Document excerpt:
|---|

Drive out to the Log Slide east of Munising and you get one of the great views in Michigan: a wall of sand and gravel dropping about 300 feet straight into Lake Superior at an angle so steep it looks like it should be sliding into the lake as you watch. It does not. And the reason why is the part most visitors never learn.

The Grand Sable Dunes cover about five square miles of the eastern end of Pictured Rocks National Lakeshore, near Grand Marais. Yes, the U.P. has real sand dunes, big ones, not just the famous stretch down at Sleeping Bear. What makes these ones different is what is holding them up.

The Grand Sable Dunes stretching along the Lake Superior shore
The Grand Sable Dunes cover about five square miles of the eastern end of Pictured Rocks. Photo: NMMIMAJ (CC BY-SA 3.0).

The secret is that it is not really a sand dune

The towering banks below the dunes are not sand at all. They are a ridge of glacial gravel and debris left behind when the ice sheets melted, and gravel can hold a far steeper angle than loose sand ever could. The actual sand dunes sit perched on top of that gravel bank, adding roughly another hundred feet. Geologists call it a perched dune system, and it is why the whole thing stands at an angle that pure sand would never survive.

|---|

Source data:
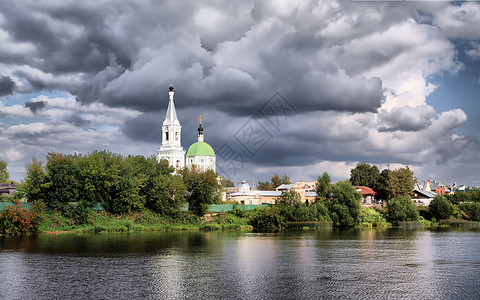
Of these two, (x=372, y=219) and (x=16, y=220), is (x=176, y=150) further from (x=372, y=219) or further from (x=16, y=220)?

|---|

Exercises:
[A] Reproduce word for word the part of the Grand Sable Dunes passage that opens with the words containing "The towering banks" and closes with "would never survive.".
[B] Answer these questions using the Grand Sable Dunes passage:
(i) About how far does the wall at the Log Slide drop into Lake Superior?
(ii) About how much area do the Grand Sable Dunes cover?
(iii) What do geologists call the arrangement of sand sitting on the gravel bank?
[C] Please write the next part of the Grand Sable Dunes passage, picking up after its last sentence.
None of the lines have any bearing on what is asked here.

Answers to the exercise:
[A]
The towering banks below the dunes are not sand at all. They are a ridge of glacial gravel and debris left behind when the ice sheets melted, and gravel can hold a far steeper angle than loose sand ever could. The actual sand dunes sit perched on top of that gravel bank, adding roughly another hundred feet. Geologists call it a perched dune system, and it is why the whole thing stands at an angle that pure sand would never survive.

[B]
(i) About 300 feet.
(ii) About five square miles.
(iii) A perched dune system.

[C]
It is also still growing. As people scramble up and slide down the face, they knock sand loose, and the wind carries those grains up and over the top. Grain by grain, foot traffic actually builds the dune higher over time instead of wearing it down.

The Au Sable Light Station near the Grand Sable Dunes
The Au Sable Light Station, visible to the west from the Log Slide overlook. Photo: NMMIMAJ (CC BY-SA 3.0).

The log slide that supposedly caught fire

The Log Slide gets its name from the 1880s, when loggers built a wooden chute here to send timber down the dune to Lake Superior, where boats hauled it away. According to local lore, logs shot down the dry chute fast enough that the friction sometimes set the wood on fire. The chute is long gone, but the interpretive trail and the overlook still trace the path the timber took.

The warning worth taking seriously

Here is the practical part. From the overlook you can walk down to the water, and it is tempting. The Park Service is blunt about it: going down takes about five minutes, and climbing back up through shifting sand can take an hour or more. Rangers have carried out multiple exhausted and injured hikers over the years, and rescue is slow this far from help.

The signs at the top spell it out. Do not attempt the climb back if you have a heart condition or are not in good shape, carry water, and give yourself far more time than you think you will need. Plenty of people hike down in a good mood and regret it badly halfway back up.

If you would rather just take in the view, the overlook itself is a short, easy walk from the Log Slide parking area off County Road H-58, about seven miles west of Grand Marais. On a clear day you can see the Au Sable Light Station to the west and the dunes rolling five miles to the east.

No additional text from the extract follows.